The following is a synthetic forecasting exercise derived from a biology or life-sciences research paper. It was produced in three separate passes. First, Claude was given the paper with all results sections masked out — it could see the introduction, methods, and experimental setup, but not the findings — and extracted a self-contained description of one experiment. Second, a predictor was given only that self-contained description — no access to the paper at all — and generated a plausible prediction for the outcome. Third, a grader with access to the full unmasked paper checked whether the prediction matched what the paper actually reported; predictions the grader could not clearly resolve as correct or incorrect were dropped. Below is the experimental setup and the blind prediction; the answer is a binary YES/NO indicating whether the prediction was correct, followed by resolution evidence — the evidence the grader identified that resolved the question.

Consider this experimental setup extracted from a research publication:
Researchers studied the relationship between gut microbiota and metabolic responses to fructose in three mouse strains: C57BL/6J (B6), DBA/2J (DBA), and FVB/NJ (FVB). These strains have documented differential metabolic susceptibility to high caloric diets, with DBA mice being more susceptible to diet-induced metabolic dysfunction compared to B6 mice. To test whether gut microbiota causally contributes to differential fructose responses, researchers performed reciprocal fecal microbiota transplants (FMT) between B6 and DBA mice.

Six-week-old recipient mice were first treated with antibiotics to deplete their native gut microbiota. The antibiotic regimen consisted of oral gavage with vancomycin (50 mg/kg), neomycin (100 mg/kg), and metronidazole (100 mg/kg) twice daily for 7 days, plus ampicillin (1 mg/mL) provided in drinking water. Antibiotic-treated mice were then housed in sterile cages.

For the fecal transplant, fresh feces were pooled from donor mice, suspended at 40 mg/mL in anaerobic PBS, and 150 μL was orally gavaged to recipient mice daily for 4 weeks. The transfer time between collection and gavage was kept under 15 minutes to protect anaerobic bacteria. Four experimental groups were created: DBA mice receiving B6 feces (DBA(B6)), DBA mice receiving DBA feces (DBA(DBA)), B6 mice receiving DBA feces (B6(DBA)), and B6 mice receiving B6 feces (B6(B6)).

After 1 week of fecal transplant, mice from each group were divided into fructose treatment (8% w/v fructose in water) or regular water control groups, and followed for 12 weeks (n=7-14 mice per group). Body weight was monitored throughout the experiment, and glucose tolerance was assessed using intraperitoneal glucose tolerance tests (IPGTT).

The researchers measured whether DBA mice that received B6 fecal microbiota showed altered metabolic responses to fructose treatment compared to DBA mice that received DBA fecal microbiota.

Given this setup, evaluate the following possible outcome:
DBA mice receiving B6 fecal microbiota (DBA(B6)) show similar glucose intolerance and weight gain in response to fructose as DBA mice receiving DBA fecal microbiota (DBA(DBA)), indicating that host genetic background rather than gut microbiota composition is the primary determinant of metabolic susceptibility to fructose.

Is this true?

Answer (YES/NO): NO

**GOAL OF THE EXERCISE**
Wherever the word "compared" turns up in the records above, copy the line that holds it.

**SOLUTION TO THE EXERCISE**
Researchers studied the relationship between gut microbiota and metabolic responses to fructose in three mouse strains: C57BL/6J (B6), DBA/2J (DBA), and FVB/NJ (FVB). These strains have documented differential metabolic susceptibility to high caloric diets, with DBA mice being more susceptible to diet-induced metabolic dysfunction compared to B6 mice. To test whether gut microbiota causally contributes to differential fructose responses, researchers performed reciprocal fecal microbiota transplants (FMT) between B6 and DBA mice.
The researchers measured whether DBA mice that received B6 fecal microbiota showed altered metabolic responses to fructose treatment compared to DBA mice that received DBA fecal microbiota.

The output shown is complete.